I am tired.
A smog has been filling my chest for years,
A poisonous cloud—a metaphoric second-hand smoke.
I inhaled too much of the world,
And coughed up all the effort I could give.
My eyes blink blearily with mourning and grief.
Mourning for a girl I no longer am,
And grief for the woman I grew to be.
I'd like to apologize to my mother
Whom I promised I would try to heal.
I'm sorry,
But I am tired.
I used to be fond of the smell of cigarettes.
They reminded me of my father's friends
Who'd sneak me pocket money for sweets.
But now,
Bitterly,
I am reminded of how frail humans are,
And how easily their lungs blacken.
I am tired.
I don't have it in me to continue this life,
And I'm sorry to everyone I am leaving behind.

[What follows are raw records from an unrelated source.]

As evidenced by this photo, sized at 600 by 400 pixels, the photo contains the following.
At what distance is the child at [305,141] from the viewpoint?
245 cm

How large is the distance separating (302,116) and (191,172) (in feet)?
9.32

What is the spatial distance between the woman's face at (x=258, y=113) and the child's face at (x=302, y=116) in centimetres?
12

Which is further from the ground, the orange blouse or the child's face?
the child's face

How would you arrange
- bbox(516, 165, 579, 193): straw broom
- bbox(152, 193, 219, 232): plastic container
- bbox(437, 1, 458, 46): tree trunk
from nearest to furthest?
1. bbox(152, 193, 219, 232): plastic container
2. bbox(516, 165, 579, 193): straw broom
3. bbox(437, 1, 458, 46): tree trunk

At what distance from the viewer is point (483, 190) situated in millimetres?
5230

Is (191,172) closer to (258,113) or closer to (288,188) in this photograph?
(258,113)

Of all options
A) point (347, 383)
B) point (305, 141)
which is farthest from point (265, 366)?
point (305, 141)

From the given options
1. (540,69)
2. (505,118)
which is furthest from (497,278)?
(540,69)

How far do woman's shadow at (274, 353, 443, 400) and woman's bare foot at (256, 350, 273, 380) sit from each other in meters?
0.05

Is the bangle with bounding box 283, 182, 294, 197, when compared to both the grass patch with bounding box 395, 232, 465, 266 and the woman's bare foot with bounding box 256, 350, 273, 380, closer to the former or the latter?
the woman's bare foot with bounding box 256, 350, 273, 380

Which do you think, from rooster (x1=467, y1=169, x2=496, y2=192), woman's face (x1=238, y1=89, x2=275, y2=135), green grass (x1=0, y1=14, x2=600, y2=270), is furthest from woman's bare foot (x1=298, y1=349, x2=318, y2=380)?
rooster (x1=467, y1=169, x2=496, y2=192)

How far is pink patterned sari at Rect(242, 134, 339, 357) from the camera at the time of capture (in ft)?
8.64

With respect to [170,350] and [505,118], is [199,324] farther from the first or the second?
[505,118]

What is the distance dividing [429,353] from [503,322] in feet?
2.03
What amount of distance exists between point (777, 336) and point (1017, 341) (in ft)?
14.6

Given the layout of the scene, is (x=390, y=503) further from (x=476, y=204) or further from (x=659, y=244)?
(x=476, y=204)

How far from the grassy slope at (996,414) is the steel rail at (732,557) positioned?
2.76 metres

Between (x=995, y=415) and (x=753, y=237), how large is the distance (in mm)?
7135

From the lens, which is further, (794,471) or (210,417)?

You are stronger than I ever got to be.
Goodbye.
"You know,
I used to think you were my friend.
I thought, maybe, you just had issues.
You didn't mean to be harsh,
Or rude,
Or unnecessarily nasty to those who cared.
You were dealing with heavy shit,
And I was prepared to walk alongside you
Through that dark, empty tunnel,
Until you saw the light again.
I thought you could come to your senses,
And be the friend I knew you to be.
I saw you change,
And I believed—
Foolishly, I believed—
That you were still the same as ever,
But with a newfound exterior.
Maybe the tough guy persona was getting to your head.
It's all good,
It happens to the best of us, after all.
But good people don't do the things you did,
And I will never know peace again.
I woke to numbness and a paralyzing betrayal,
You slept soundly after a good fuck.
I hate you
For whispering sweetness to me the morning after,
And telling me
I was the best you ever had.
I was taken—stolen.
And I hate you
For being such a good friend before,
And leaving me believing in your safe return.
You came back,
But you came back with a malicious glint in your eye.
In the murkiness of your tunnel,
I held your hand and tried to guide you out,
Only to find:
Deep down, you're really shallow,
And the exit was behind you all along."
The first time you ever held my hand,
You were brimming with a sloshy, overflowing red.
The kind one can mistake for a bashful blush,
Had it not been for your crushing grip.
I met you when you were the kind of boy
To pull on girls' hair, and tug on bra straps,
In the name of adolescent love.
And you met me when I was the kind of girl
That felt guilty when rejecting others
Because what of their feelings?
And ignore my own—
Continuously.
I thought:
You could change.
People are not inherently bad,
And men are not born evil.
I was right, in the end.
I watched a change unfurl in you,
Like the blossoming of a lotus;
An eternal love, a perservering adoration.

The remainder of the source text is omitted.